1. Why should we use caching ?

Basically, it takes time and processing power to dynamically generate each requested webpage, in PostNuke or any other dynamic website. This affects not only the webserver itself (load), but also the visitors of your website (response time). So it makes sense to try and reduce the effort (in time and resources) needed to present a particular page, especially if it's requested frequently like your homepage.

One of the ways to do that is by caching : you generate the webpage dynamically only once every so often, and you save the resulting HTML page in a "cache" somewhere (e.g. database, file, memory). Next time someone requests that page, you then simply retrieve the prepared HTML page and send it back, instead of regenerating the page dynamically again.

Obviously, you only gain something when it takes longer to regenerate the page than to retrieve it from cache - otherwise you might as well not bother. Based on performance tests, even simple pages like backend.php can profit from caching, let alone complex ones like the homepage...

2. What elements should we cache ?

There are different levels of caching that could be done in an environment like PostNuke.

The first (and most effective) way is to cache the whole page, based on the requested URL for instance. This has the advantage that lookups in the cache are pretty much limited to a single step, and that time and load are reduced to the strictest minimum. Of course, this comes at the cost of "space" - you'll have to store many whole pages, even though many of the building blocks (header/footer, menu, blocks, ...) will remain the same from page to page.

So a second way is to cache the HTML output of the individual building blocks, and to reconstruct the requested page from those cached building blocks. You still gain by the fact that it's the generation of those building blocks that takes the most time, not the action of putting them together, but time and load *will* be higher than with the first option.

Since PostNuke users may potentially have different themes for the same page, a third way of caching would be to save the block/module results *before* they're processed for final output by the selected theme.
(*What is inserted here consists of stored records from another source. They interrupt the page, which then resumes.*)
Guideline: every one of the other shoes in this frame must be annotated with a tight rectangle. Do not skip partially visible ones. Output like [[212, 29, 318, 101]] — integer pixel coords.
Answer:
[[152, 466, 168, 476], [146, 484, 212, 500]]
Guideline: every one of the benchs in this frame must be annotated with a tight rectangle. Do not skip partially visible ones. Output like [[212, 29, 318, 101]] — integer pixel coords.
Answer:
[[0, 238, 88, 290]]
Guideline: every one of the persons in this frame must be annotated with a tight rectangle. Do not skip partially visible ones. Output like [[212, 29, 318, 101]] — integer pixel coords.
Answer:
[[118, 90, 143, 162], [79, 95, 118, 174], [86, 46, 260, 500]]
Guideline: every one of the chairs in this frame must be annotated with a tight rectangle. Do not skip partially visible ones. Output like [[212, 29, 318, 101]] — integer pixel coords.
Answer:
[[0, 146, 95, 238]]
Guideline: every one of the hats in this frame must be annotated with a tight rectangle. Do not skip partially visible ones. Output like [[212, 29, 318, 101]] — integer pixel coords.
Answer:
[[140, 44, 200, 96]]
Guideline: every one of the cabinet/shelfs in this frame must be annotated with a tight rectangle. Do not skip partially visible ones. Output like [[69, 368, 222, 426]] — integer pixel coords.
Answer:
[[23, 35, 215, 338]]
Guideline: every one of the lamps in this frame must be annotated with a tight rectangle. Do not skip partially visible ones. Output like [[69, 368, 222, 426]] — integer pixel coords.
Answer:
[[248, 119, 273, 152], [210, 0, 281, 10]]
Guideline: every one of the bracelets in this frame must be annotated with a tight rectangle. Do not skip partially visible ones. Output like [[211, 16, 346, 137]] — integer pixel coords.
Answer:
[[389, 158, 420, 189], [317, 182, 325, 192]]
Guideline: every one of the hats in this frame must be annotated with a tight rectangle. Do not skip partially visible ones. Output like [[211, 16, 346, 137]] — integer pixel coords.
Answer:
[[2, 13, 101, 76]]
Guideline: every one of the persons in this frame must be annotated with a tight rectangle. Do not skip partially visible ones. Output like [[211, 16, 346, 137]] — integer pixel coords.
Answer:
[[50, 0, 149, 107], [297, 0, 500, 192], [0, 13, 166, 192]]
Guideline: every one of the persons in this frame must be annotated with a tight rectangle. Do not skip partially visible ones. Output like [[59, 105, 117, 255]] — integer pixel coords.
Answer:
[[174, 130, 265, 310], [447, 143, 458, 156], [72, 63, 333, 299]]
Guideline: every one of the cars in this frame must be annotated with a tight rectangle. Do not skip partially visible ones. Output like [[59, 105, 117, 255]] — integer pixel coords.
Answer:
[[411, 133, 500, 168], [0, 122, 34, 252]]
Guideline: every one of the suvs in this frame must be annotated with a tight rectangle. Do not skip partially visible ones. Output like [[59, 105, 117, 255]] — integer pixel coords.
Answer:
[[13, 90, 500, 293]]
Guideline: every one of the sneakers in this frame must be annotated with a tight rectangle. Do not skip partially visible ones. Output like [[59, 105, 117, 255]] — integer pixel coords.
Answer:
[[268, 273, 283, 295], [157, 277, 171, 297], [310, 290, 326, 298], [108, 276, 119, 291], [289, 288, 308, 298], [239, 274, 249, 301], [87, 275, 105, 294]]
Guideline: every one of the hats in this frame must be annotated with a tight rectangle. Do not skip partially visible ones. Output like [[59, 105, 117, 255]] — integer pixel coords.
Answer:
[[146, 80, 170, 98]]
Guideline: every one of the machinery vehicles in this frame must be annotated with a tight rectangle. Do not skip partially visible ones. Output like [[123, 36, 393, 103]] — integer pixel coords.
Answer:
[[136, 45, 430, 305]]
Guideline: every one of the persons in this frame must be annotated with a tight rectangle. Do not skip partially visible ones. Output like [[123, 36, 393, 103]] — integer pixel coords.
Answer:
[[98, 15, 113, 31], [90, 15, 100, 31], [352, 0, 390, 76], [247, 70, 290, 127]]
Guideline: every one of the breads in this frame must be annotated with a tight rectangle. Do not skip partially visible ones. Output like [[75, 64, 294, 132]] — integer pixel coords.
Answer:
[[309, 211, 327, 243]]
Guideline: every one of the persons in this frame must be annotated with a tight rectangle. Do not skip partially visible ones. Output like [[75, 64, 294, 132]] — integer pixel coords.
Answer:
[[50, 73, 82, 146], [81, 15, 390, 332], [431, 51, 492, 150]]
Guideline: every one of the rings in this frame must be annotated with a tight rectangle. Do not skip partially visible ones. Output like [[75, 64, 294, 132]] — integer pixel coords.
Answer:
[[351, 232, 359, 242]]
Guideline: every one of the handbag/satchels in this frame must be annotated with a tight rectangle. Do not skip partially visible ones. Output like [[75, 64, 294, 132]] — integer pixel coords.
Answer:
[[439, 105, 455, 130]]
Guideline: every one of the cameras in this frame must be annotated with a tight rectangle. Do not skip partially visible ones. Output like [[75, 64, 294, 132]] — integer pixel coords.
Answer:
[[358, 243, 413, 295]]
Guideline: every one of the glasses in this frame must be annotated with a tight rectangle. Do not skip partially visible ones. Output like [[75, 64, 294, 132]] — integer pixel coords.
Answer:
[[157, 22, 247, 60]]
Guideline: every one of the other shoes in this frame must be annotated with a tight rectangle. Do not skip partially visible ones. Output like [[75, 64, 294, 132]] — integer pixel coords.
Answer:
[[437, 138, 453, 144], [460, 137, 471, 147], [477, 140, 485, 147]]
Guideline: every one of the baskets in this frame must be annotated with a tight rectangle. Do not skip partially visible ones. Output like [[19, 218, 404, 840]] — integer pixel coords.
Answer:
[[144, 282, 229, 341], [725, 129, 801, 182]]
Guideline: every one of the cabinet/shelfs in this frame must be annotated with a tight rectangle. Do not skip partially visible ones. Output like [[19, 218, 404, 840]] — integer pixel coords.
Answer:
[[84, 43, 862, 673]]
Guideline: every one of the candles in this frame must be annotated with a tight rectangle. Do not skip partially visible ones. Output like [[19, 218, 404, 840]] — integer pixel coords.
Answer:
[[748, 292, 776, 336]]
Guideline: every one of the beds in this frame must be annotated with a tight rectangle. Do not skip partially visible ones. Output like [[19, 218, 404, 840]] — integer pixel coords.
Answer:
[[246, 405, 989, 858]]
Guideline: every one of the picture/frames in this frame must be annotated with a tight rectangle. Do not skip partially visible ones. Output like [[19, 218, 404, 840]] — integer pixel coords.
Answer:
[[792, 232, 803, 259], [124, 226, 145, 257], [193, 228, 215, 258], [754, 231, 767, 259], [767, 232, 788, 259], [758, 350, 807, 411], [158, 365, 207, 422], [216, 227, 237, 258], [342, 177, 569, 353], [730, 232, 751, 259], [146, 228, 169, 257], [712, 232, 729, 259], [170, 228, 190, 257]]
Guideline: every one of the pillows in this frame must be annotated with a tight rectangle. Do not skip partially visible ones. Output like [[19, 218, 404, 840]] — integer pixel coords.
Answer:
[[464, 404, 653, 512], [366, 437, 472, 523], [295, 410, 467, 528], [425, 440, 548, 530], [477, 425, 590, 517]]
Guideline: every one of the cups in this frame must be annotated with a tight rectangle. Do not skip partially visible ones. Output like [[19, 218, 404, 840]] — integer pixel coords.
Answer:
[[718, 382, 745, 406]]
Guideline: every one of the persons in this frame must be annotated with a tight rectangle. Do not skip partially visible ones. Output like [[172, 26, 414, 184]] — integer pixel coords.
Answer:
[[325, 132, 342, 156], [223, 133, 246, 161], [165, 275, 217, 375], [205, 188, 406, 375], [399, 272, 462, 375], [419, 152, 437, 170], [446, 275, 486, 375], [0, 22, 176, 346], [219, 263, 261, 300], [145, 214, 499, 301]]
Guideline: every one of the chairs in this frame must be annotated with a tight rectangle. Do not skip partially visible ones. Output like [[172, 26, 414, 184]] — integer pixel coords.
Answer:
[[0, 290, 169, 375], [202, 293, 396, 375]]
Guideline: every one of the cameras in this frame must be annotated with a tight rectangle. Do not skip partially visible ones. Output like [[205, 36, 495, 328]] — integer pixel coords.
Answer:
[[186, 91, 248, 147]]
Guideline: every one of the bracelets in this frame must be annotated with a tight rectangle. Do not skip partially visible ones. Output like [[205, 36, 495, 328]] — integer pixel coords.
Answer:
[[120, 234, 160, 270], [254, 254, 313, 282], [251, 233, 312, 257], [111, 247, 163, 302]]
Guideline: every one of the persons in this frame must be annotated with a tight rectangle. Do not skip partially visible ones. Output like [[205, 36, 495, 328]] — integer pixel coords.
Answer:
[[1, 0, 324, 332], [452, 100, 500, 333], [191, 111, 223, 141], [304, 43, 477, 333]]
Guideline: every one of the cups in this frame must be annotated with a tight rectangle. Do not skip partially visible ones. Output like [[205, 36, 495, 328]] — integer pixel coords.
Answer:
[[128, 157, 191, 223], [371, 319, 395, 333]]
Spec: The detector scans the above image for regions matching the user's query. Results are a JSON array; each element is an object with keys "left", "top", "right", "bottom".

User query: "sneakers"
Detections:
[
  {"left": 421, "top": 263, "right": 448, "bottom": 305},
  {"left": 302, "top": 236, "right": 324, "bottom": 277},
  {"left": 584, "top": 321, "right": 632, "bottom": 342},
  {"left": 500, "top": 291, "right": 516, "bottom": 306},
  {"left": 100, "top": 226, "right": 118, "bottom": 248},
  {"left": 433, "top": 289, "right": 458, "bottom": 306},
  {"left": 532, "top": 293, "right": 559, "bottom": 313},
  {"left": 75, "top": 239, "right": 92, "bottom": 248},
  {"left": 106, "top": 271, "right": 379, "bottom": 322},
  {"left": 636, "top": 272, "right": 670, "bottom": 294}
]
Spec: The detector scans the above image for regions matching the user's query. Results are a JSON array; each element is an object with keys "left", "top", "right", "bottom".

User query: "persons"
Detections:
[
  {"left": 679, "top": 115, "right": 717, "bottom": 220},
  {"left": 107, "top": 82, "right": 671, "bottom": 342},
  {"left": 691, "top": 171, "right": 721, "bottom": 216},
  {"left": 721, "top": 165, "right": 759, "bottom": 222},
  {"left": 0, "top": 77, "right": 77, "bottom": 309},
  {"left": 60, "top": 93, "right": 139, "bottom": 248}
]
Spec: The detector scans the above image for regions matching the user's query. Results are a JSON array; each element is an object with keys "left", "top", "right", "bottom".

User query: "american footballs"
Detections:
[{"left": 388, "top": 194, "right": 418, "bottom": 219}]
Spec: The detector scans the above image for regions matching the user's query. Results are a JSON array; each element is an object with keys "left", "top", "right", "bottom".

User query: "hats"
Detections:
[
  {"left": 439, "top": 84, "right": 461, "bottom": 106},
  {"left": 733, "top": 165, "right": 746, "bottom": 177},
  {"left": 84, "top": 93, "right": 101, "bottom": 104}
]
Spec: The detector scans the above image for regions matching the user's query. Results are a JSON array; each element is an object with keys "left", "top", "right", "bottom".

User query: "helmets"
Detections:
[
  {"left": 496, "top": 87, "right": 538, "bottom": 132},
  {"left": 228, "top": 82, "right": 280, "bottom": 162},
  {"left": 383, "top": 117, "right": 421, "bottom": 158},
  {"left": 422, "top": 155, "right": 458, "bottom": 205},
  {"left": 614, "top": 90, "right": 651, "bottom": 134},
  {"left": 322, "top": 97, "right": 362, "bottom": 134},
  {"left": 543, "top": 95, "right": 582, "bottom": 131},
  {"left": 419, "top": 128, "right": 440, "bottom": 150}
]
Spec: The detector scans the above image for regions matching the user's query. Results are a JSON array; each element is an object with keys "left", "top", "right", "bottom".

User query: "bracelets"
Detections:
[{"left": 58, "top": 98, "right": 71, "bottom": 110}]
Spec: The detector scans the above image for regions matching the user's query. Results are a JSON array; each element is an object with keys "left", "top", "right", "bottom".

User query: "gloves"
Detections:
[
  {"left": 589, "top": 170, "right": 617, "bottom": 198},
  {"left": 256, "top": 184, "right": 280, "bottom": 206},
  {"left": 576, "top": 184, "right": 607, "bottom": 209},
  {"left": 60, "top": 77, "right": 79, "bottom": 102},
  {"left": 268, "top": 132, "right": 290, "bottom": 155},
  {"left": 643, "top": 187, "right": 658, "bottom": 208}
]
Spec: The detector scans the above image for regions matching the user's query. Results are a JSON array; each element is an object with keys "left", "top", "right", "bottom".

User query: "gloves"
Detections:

This further decreases the amount of "space" needed for the cache, but again increases time and load compared to the previous option.

To give you an idea of the impact of the different caching levels, here are the measured response times for the homepage of a fairly large PostNuke site. The test includes a mix of anonymous visitors (potentially cached) and registered users (uncached), and the occasional regeneration of the cached content :

    - no caching : 676 ms (median = 655 ms)
    - variable caching per individual block/item : 395 ms (median = 310 ms)
    - output caching per individual block/item : 351 ms (median = 283 ms)
    - output caching per group of blocks/module : 312 ms (median = 236 ms)
    - output caching of all page elements : 301 ms (median = 225 ms)
    - output caching of the whole page : 279 ms (median = 200 ms)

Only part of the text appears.